● **EXCERPTED PASSAGE**:
____________________

# Boulder and surrounding area floods.



## Francis Cebedo (Aug 1, 2001)

Everybody ok? What is the status where you are?


----------



## MerlinAma (Oct 11, 2005)

francois said:


> Everybody ok? What is the status where you are?


Probably not surfing the Internet. 

We were on vacation about three weeks ago and went through Boulder on the way to Estes Park. First day of class at Colorado when we were in Boulder.

Very sad to see the devastation!


----------



## Mapei (Feb 3, 2004)

A buddy of mine lives in Evergreen, which is, of course, a ways from Ground Zero. I just traded emails with him. My email was the first time he'd heard the words 500 Year Flood. He said the sense of panic in his vicinity is near zero, though he did say there's no shortage of water in the area.


----------



## Rokh On (Oct 30, 2011)

____________________

● **DATA LISTING**:
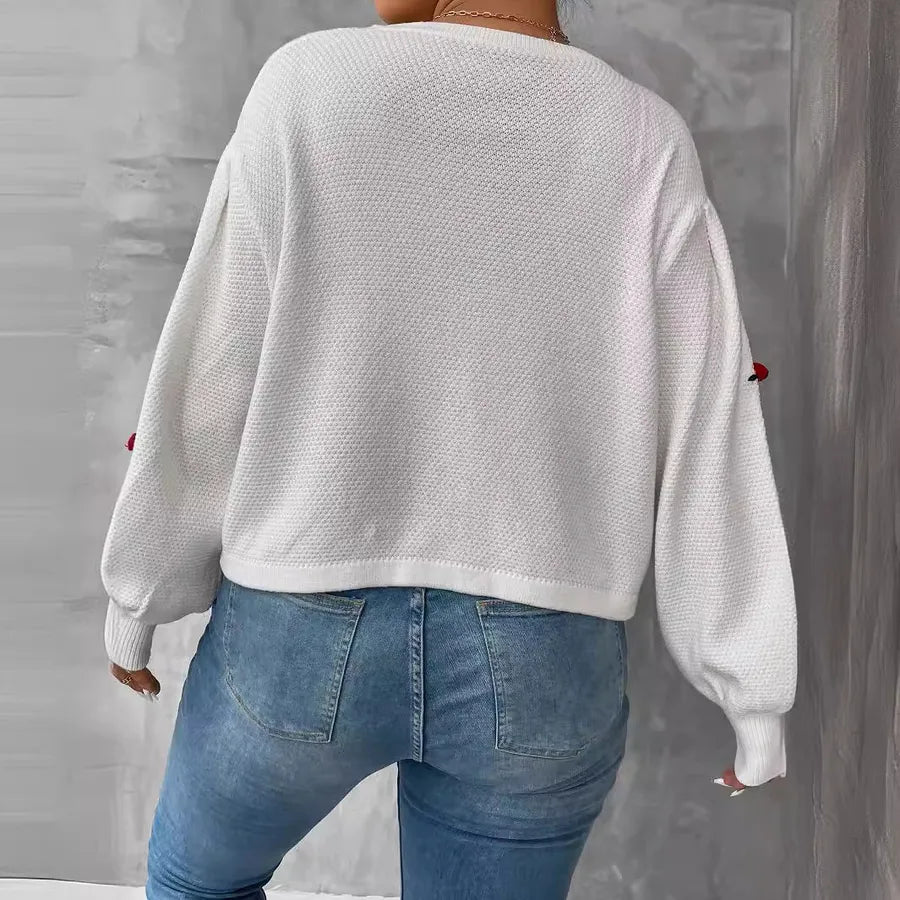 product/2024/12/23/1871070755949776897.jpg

____________________

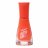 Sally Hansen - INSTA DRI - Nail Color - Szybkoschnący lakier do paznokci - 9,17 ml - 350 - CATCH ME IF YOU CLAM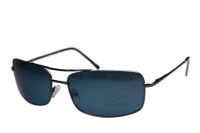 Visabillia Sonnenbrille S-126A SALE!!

____________________

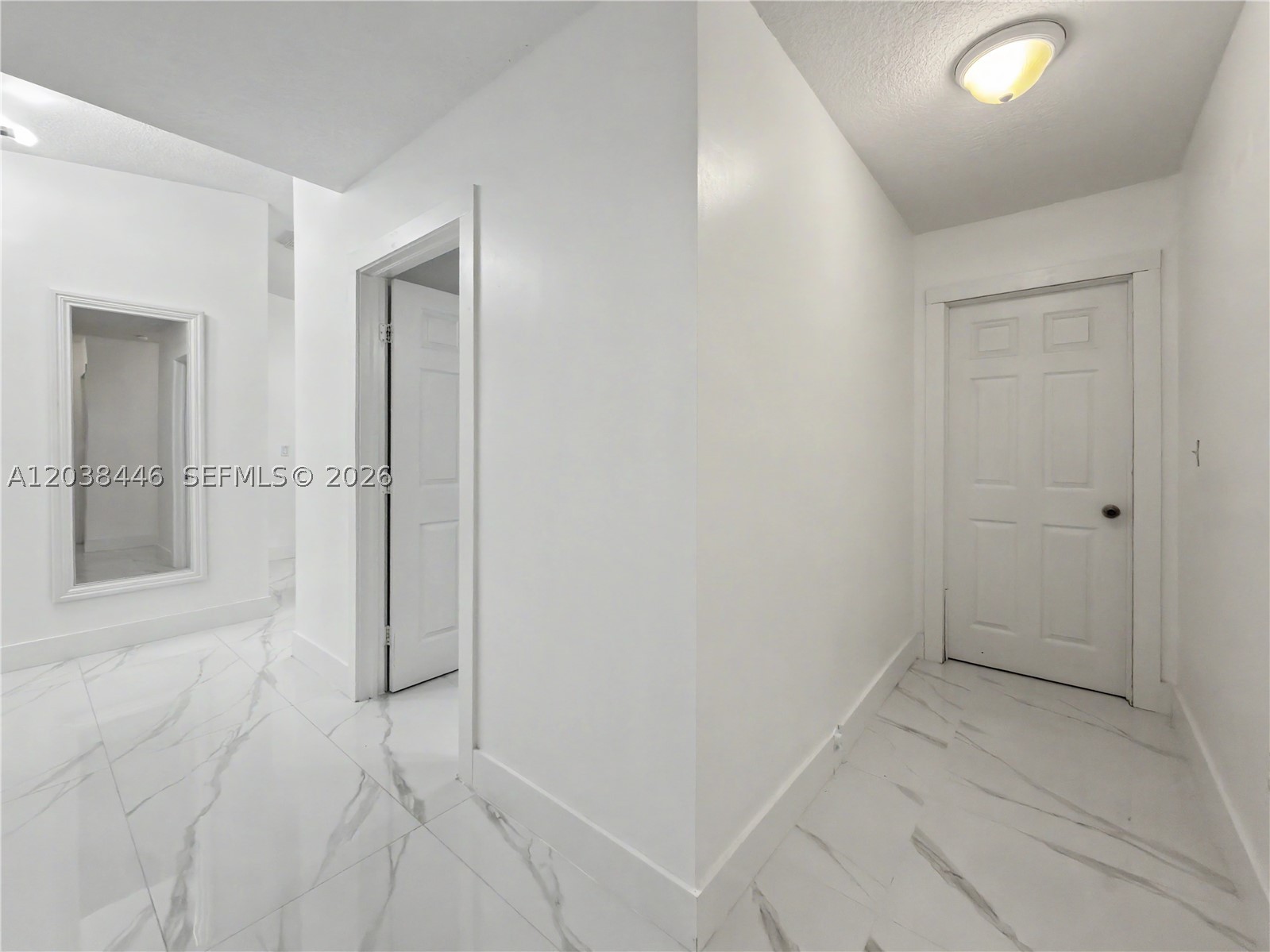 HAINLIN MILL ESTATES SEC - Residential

____________________

● **ASSIGNMENT A**:
Echo everything in the Boulder flood thread from "A buddy of mine" down to "in the area.".
● **ASSIGNMENT B**:
Using the Boulder flood thread, answer yes or no to each statement, quoting the words that settle it: (i) Mapei's buddy lives in Evergreen. (ii) MerlinAma passed through Boulder on the way to Estes Park. (iii) Mapei's buddy reported widespread panic near him.
● **ASSIGNMENT C**:
Pick up the Boulder flood thread after its final line and carry it on.
The lines above are separate material and have no connection to the Boulder flood thread.

● **EXERCISE ANSWER A**:
A buddy of mine lives in Evergreen, which is, of course, a ways from Ground Zero. I just traded emails with him. My email was the first time he'd heard the words 500 Year Flood. He said the sense of panic in his vicinity is near zero, though he did say there's no shortage of water in the area.

● **EXERCISE ANSWER B**:
(i) Yes: "A buddy of mine lives in Evergreen"
(ii) Yes: "went through Boulder on the way to Estes Park"
(iii) No: "the sense of panic in his vicinity is near zero"

● **EXERCISE ANSWER C**:
Mapei said:


> A buddy of mine lives in Evergreen, which is, of course, a ways from Ground Zero. I just traded emails with him. My email was the first time he'd heard the words 500 Year Flood. He said the sense of panic in his vicinity is near zero, though he did say there's no shortage of water in the area.


Interesting response from your buddy. I'm guessing he hasn't watched any tv or ventured out of his house for the last few days. Actually if he lives west of Evergreen Pkwy and maybe only goes north he wouldn't see the flooding. The flooding is mostly in the "tourist" section of town

Send him this link:

Downtown Evergreen flooded; evacuations remain in Jeffco | KDVR.com


----------



## OldChipper (May 15, 2011)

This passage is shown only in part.